## Directions for this task:
Reproduce the material below verbatim, character for character, and omit the pictures from your output.

********

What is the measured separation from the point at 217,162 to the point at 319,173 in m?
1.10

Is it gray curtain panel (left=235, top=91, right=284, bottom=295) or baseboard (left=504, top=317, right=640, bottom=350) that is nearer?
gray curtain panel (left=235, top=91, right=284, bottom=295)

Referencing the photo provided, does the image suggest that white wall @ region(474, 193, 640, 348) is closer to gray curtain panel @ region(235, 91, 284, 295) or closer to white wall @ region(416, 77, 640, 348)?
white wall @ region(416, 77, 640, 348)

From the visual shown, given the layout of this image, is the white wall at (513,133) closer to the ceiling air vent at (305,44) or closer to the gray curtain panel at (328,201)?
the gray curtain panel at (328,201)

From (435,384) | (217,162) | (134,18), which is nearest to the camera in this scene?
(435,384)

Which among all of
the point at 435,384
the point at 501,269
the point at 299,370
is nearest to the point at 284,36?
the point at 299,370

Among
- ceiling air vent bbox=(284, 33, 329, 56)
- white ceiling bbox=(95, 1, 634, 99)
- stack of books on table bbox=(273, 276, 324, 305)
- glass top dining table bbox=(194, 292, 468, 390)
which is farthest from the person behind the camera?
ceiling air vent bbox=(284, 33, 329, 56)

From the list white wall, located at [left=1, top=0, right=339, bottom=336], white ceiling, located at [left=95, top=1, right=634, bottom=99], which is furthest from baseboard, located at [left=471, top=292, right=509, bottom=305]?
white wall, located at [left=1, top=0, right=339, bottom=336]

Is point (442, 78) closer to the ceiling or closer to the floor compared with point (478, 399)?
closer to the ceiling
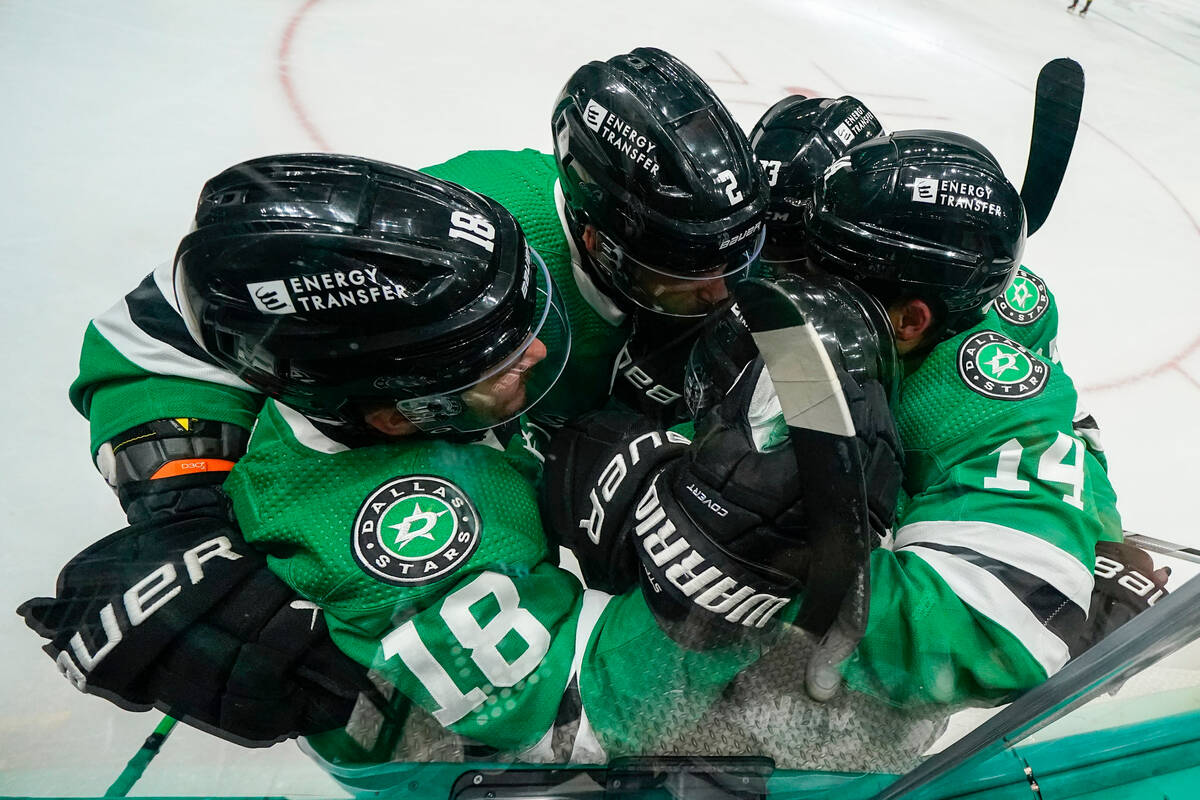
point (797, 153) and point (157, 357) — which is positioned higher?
point (797, 153)

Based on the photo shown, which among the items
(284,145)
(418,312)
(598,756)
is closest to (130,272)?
(284,145)

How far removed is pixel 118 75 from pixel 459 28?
1.10 metres

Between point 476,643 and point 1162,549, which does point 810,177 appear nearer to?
point 1162,549

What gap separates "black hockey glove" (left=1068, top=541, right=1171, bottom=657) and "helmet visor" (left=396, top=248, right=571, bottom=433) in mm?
551

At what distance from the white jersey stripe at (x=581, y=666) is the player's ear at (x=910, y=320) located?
0.47 metres

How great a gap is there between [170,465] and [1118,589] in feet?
3.38

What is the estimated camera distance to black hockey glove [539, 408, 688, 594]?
732 millimetres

********

## Answer:
What is the measured separation from the point at 217,162 to the point at 319,173 in m?
1.10

Is it gray curtain panel (left=235, top=91, right=284, bottom=295) or baseboard (left=504, top=317, right=640, bottom=350) that is nearer?
gray curtain panel (left=235, top=91, right=284, bottom=295)

Referencing the photo provided, does the image suggest that white wall @ region(474, 193, 640, 348) is closer to gray curtain panel @ region(235, 91, 284, 295) or closer to white wall @ region(416, 77, 640, 348)?
white wall @ region(416, 77, 640, 348)

From the visual shown, given the layout of this image, is the white wall at (513,133) closer to the ceiling air vent at (305,44) or closer to the gray curtain panel at (328,201)?
the gray curtain panel at (328,201)

From (435,384) | (217,162) | (134,18), which is nearest to the camera in this scene?
(435,384)

Which among all of
the point at 435,384
the point at 501,269
the point at 299,370
is nearest to the point at 284,36?
the point at 299,370

Among
- ceiling air vent bbox=(284, 33, 329, 56)
- white ceiling bbox=(95, 1, 634, 99)
- stack of books on table bbox=(273, 276, 324, 305)
- glass top dining table bbox=(194, 292, 468, 390)
which is farthest from the person behind the camera?
ceiling air vent bbox=(284, 33, 329, 56)

From the list white wall, located at [left=1, top=0, right=339, bottom=336], white ceiling, located at [left=95, top=1, right=634, bottom=99], which is furthest from baseboard, located at [left=471, top=292, right=509, bottom=305]?
white wall, located at [left=1, top=0, right=339, bottom=336]

Is point (442, 78) closer to the ceiling or closer to the floor compared with point (478, 399)?
closer to the ceiling
point (797, 153) and point (157, 357) — which is positioned higher?
point (797, 153)

Based on the photo shown, which among the items
(284,145)
(418,312)
(598,756)
is closest to (130,272)?
(284,145)

How far removed is pixel 118 75 from pixel 459 28?
1.10 metres

Between point 476,643 and point 1162,549, which does point 810,177 appear nearer to?
point 1162,549

What gap separates "black hockey glove" (left=1068, top=541, right=1171, bottom=657) and "helmet visor" (left=396, top=248, right=571, bottom=433) in mm?
551

At what distance from the white jersey stripe at (x=581, y=666) is the player's ear at (x=910, y=320) located?
0.47 metres

How great a gap is there between [170,465] and [1118,589] in feet?
3.38

What is the estimated camera distance to black hockey glove [539, 408, 688, 594]?
732 millimetres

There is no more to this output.